Comme dans beaucoup d’autres pays d’Afrique, la République Démocratique du Congo a connu et pratiqué les assurances sous une forme purement traditionnelle, sans pour autant se rendre compte que c’étaient des telles pratiques qui devraient se transformer en assurance avec l’arrivée des colonisateurs.
En effet, l’Afrique en général et le Congo en particulier pouvaient compter sur la « solidarité » qui permettait à l’individu de faire face à certaines vicissitudes de la vie. Cette pratique connue sous le nom de «Solidarité familiale ou clanique» se voyait porter assistance à l’individu membre du clan ou de la famille en cas des difficultés.
Notons que la colonisation en République Démocratique du Congo est arrivée alors que la pratique de l’assurance avait déjà atteint son apogée dans les vieux continents en s’imposant comme service incontournable pour toute activité de la vie, plus spécialement dans le secteur des transactions commerciales par voies maritimes.
Au fur et à mesure que le pouvoir colonial s’implantait en s’imposant partout, pour tout et en tout, l’autorité coloniale a pu rendre l’adhésion à certaines assurances obligatoire ; c’est le cas de la sécurité sociale des travailleurs, ainsi que les assurances incendie des biens octroyés en crédit aux indigènes (autochtones), tel que les maisons de l’office des logements (l’O.L) et les fonds d’avances.
Signalons que la combinaison du système de crédit et celui des assurances a permit la R.D.C à connaître un essor économique appréciable, nonobstant une forte extraversion de ses activités.
Cette extraversion s’est vivement manifestée dans le secteur des assurances au point d’en devenir un caractère principal à cette époque coloniale.
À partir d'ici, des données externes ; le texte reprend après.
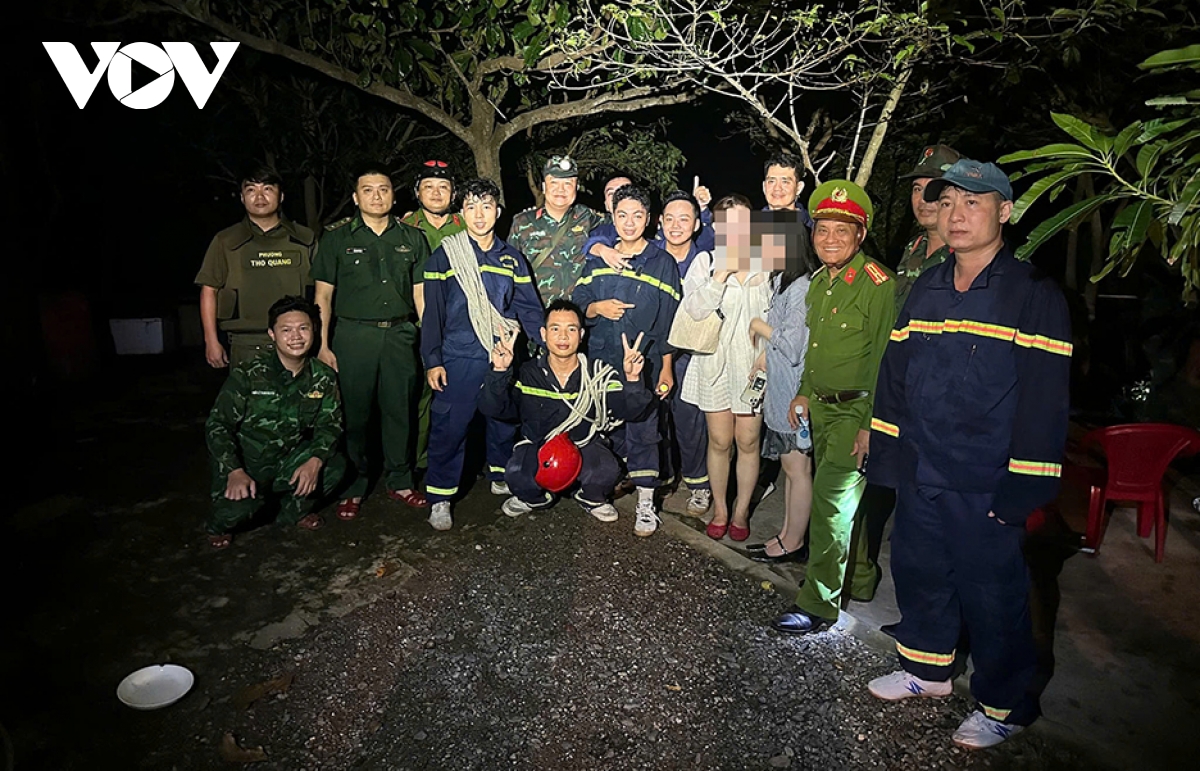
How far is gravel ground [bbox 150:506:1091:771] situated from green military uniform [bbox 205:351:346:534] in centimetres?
109

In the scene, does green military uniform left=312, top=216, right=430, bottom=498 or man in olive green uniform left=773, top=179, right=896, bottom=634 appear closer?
man in olive green uniform left=773, top=179, right=896, bottom=634

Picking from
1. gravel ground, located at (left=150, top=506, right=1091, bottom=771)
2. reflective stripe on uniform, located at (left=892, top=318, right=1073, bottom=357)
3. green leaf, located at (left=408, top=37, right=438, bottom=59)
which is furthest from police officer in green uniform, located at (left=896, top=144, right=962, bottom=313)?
green leaf, located at (left=408, top=37, right=438, bottom=59)

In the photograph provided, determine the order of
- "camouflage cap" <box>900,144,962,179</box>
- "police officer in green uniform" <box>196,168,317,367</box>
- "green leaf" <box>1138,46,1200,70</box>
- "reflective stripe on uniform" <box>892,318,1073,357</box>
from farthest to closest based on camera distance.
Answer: "police officer in green uniform" <box>196,168,317,367</box>
"camouflage cap" <box>900,144,962,179</box>
"reflective stripe on uniform" <box>892,318,1073,357</box>
"green leaf" <box>1138,46,1200,70</box>

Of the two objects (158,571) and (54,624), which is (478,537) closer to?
(158,571)

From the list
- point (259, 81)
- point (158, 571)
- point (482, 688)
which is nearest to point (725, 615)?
point (482, 688)

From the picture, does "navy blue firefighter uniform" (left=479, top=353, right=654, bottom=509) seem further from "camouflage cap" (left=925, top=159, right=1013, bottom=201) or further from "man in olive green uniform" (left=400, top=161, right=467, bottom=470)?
"camouflage cap" (left=925, top=159, right=1013, bottom=201)

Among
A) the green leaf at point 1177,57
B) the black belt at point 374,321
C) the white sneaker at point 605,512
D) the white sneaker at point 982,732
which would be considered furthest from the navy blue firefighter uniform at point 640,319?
the green leaf at point 1177,57

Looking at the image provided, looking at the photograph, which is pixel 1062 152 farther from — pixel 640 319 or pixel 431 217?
pixel 431 217

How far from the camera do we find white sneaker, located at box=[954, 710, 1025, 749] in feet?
8.73

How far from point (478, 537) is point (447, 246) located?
69.3 inches

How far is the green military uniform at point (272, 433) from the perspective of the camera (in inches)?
167

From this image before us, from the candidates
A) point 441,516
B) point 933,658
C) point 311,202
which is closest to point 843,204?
point 933,658

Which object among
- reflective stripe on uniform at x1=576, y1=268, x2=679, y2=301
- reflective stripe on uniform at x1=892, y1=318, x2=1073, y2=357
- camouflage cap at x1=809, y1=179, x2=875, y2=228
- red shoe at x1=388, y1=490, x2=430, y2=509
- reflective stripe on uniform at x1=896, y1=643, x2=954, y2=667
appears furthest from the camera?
red shoe at x1=388, y1=490, x2=430, y2=509

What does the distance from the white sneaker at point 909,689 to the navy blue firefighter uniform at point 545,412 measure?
2.02 metres
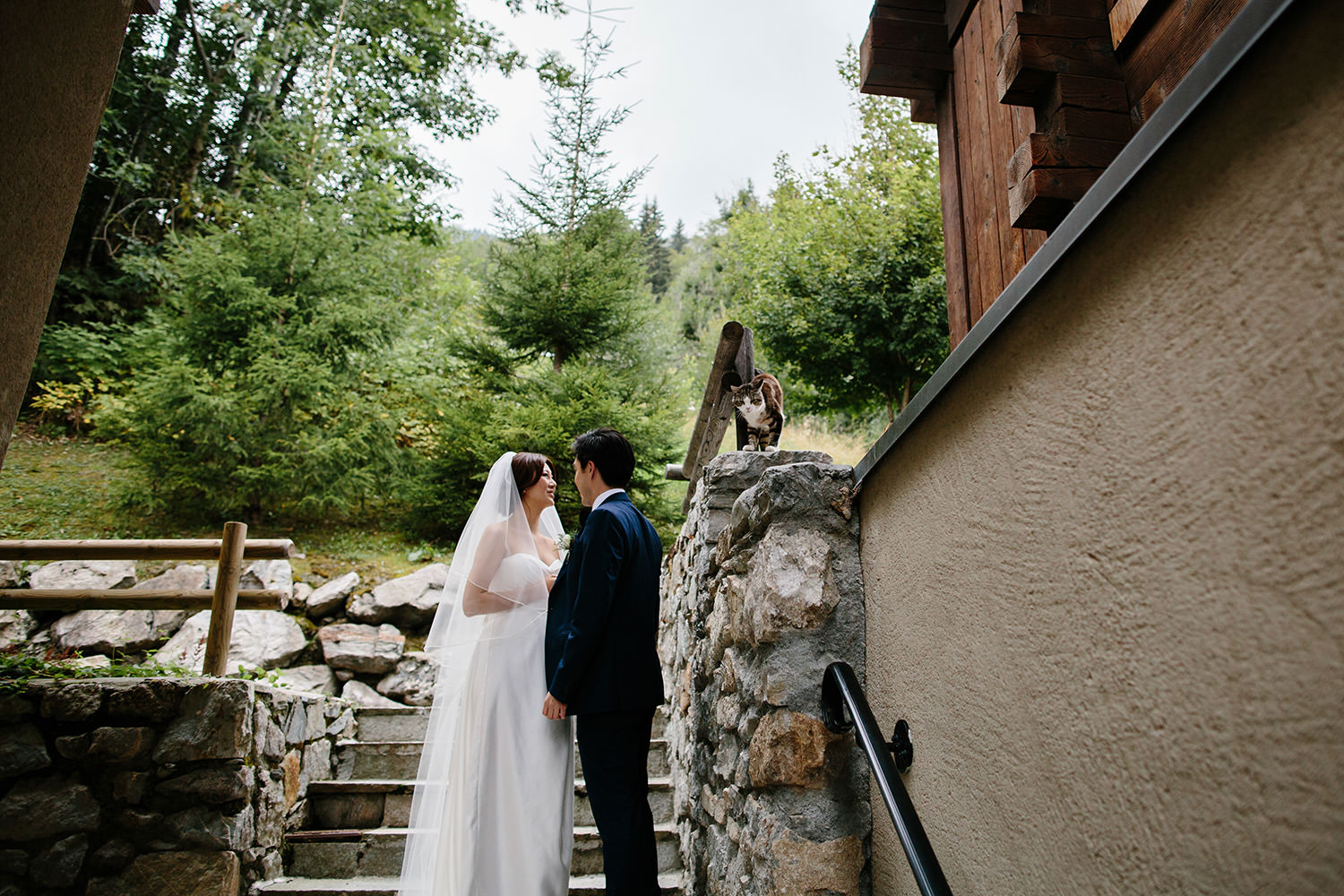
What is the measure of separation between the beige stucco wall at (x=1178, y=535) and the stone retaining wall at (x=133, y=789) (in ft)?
10.6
Elle s’observait à partir des compagnies d’assurances qui opéraient au pays et dont la plupart n’était que des bureaux de représentations de leurs maisons mères installées dans la métropole et régies par les lois étrangères.
§2. Caractéristiques spécifiques du marché des assurances avant 1966
Nous l’avons dit tantôt, pendant que colonisateurs s’assuraient en vie et en dommage, les congolais (autochtones) eux de leur côté, pratiquaient la solidarité familiale, ce qui semblait suffisant pour couvrir des petites difficultés sociales. Cette pratique était tout à fait normale dans le chef des congolais d’autant plus qu’ils étaient vraiment loin d’être intégré dans la vie économique et dans le monde des affaires commerciales.
En effet, à l’époque coloniale, le marché d’assurances en République Démocratique du Congo a été principalement exercé dans ses caractéristiques remarquables et très spéciales, qui peuvent être résumées et classées au nombre de trois, à savoir :
§3 : Les assurances en République Démocratique du Congo avant 1966
Jusqu’à 1966, les assurances étaient gérées et contrôlées par les bureaux d’exploitation des compagnies d’assurances étrangères. Ces bureaux ne disposaient d’aucune autonomie de décision et n’avaient pour mission que de présenter les produits d’assurance et d’encaisser des primes pour le compte des maisons mères.3
En dépit de l’existence de toute cette multitude des compagnies d’assurances installées au Congo, dans les milieux traditionnels congolais, l’individu continuait à compter sur l’assistance familiale pour faire face aux problèmes et aléas de la vie, il ne sentait aucunement pas la nécessité de souscrire à une quelconque police d’assurances, l’individu n’avait pas à se tracasser outre mesure des aléas de la vie, car lorsqu’un événement aléatoire d’ordre social ou financier survenait, les membres de sa famille ou de son clan, lui venaient en aide immédiatement pour faire face aux difficultés et pertes financières engendrés par le dit événement. C’en était de même, lorsqu’il causait un dommage à autrui, la famille intervenait pour exiger la réparation ou pour contribuer à cette réparation.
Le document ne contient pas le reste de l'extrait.